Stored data
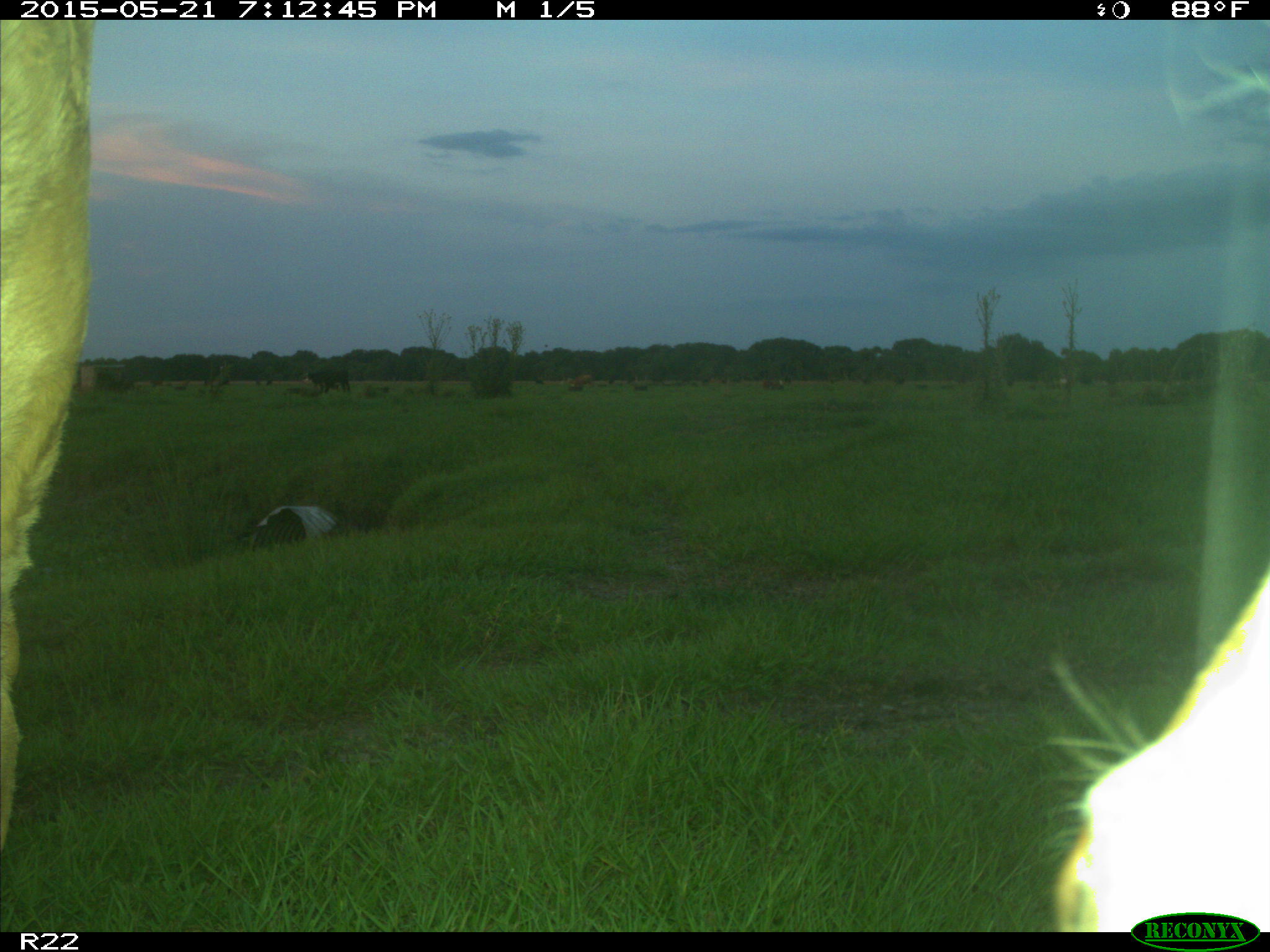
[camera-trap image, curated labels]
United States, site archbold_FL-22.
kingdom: Animalia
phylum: Chordata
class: Mammalia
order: Artiodactyla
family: Bovidae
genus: Bos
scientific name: Bos taurus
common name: domestic cow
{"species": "Bos taurus (domestic cow)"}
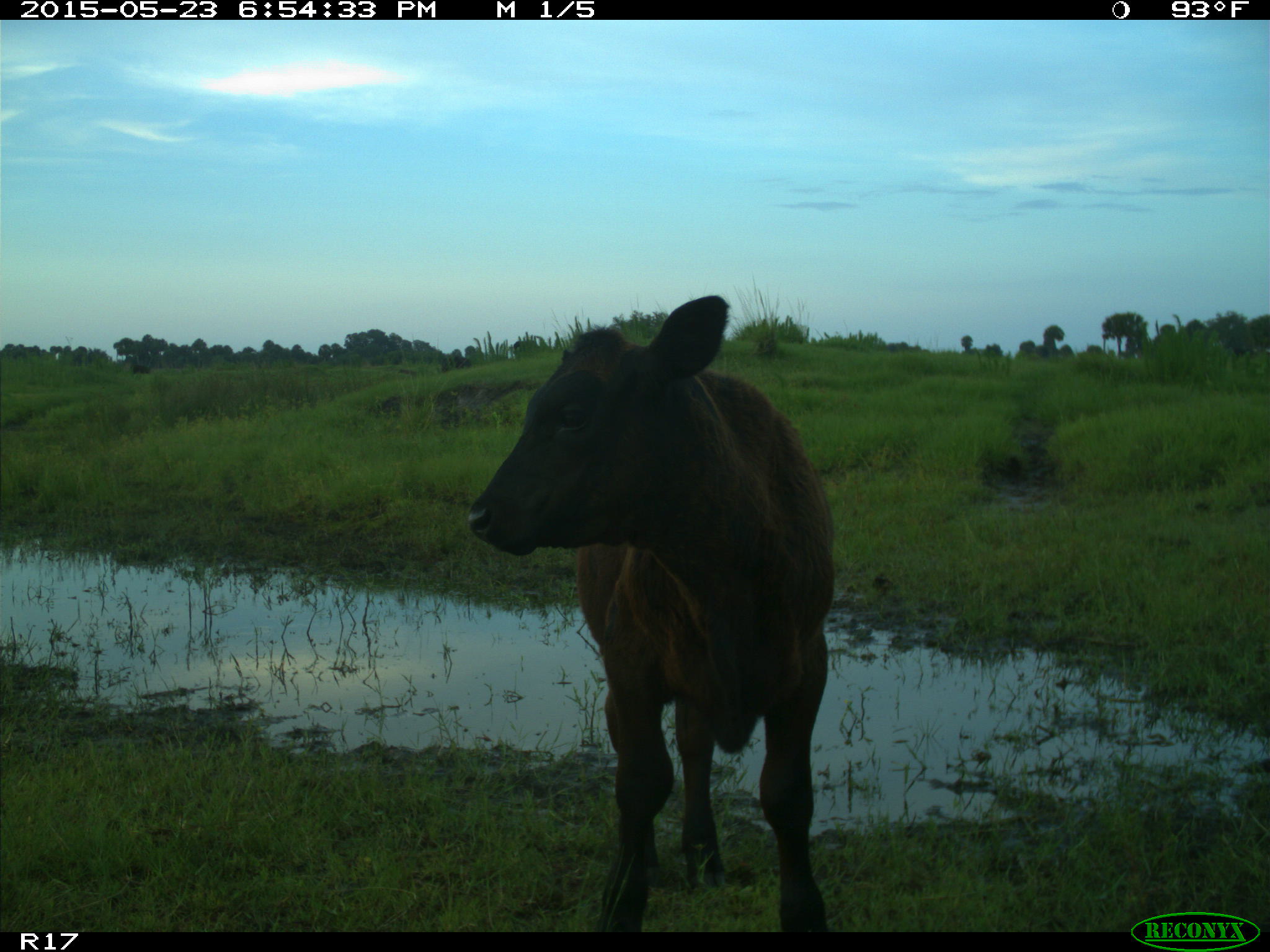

▸ AIM OF THE TASK: The answer must be an exact copy of the lines from the one containing "family: Bovidae" through the last line of the records, with no pictures included.

▸ OUTPUT:
family: Bovidae
genus: Bos
scientific name: Bos taurus
common name: domestic cow
{"species": "Bos taurus (domestic cow)"}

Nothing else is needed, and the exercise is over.